Am 24. Januar werden die Oscar-Nominierungen verkündet. Bis dahin muss die Liste der neun Auslands-Kandidaten auf fünf verkleinert werden. Das geschieht an einem Wochenende Mitte Januar, wenn vierzig Akademie-Mitglieder gleichzeitig in Los Angeles, New York und London alle Filme sehen und ihre Wahl treffen.

„Das ist der totale Spaß“, sagt Johnson über den Film-Marathon, für den er jedes Jahr viele Stars begeistern kann. „Meryl Streep hat schon zweimal mitgemacht, auch Ryan Gosling, die Regisseure Michael Mann und Stephen Frears und Florian (Henckel von Donnersmarck) waren schon einmal dabei“, zählt der Produzent auf. Wer in diesem Jahr abstimmt, ist noch Geheimsache.

Neben „Toni Erdmann“ sind unter anderem die Filme „The Salesman“ (Iran), „Ein Mann namens Ove“ (Schweden), „Einfach das Ende der Welt“ (Kanada), „Unter dem Sand - Das Versprechen der Freiheit“ (Dänemark) und der Schweizer Animationsfilm „Mein Leben als Zucchini“ im Rennen.

Dagegen schafften es der französische Film „Elle“ und Spaniens Beitrag „Julieta“ überraschenderweise nicht in die Vorauswahl. In den vergangenen Jahren handelte sich die Film-Akademie wiederholt Kritik ein, etwa als Festival-Favoriten wie „4 Monate, 3 Wochen und 2 Tage“ aus Rumänien und „Stellet Licht“ aus Mexiko nicht für den Oscar nominiert wurden.

Johnson räumt ein, dass hin und wieder Filme übersehen werden, er verweist aber auch auf „so viele wunderbare Überraschungen“, wenn plötzlich „obskure“ Beiträge aus Ländern, die nicht als Filmnationen bekannt sind, ins Rampenlicht rücken.

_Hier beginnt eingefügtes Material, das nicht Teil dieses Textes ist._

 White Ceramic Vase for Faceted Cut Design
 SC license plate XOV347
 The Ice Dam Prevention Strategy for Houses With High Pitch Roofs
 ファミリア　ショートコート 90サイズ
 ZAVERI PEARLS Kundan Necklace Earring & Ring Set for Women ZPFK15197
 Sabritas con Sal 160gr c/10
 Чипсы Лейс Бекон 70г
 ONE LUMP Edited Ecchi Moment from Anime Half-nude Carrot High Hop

Über die Kandidaten in der Endrunde können alle 7000 Mitglieder der Oscar-Akademie abstimmen, solange sie alle fünf Filme gesehen haben. „Das ist Ehrensache“, sagt Johnson, nachzuprüfen ist es allerdings nicht.

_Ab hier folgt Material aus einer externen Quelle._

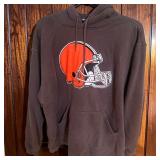 Mens Large Reebok Cleveland Browns Pullover Hoodie 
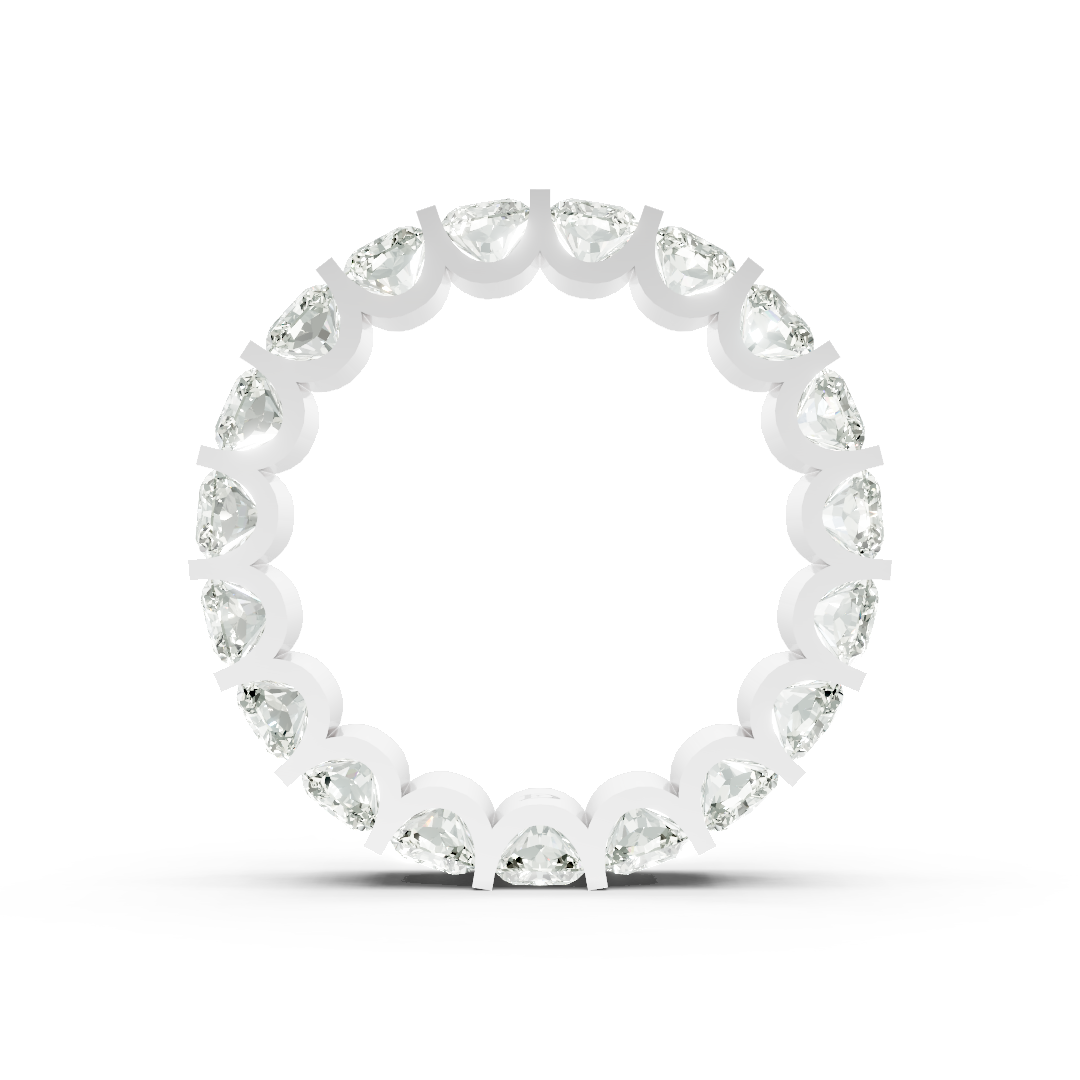 Bar Setting Radiant Cut Diamond Eternity Band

„Toni Erdmann“ sorgt jetzt schon in Hollywood für Wirbel. Der Film ist für einen Golden Globe nominiert, US-Kritiker loben ihn als „die lustigste deutsche Komödie“ mit „unglaublich mutigen“ Darbietungen der Hauptdarsteller. Falls Toni auch noch die letzte Nominierungs-Hürde schafft, dann sollte Maren Ade für die Oscar-Gala am 26. Februar eine Dankesrede parat haben.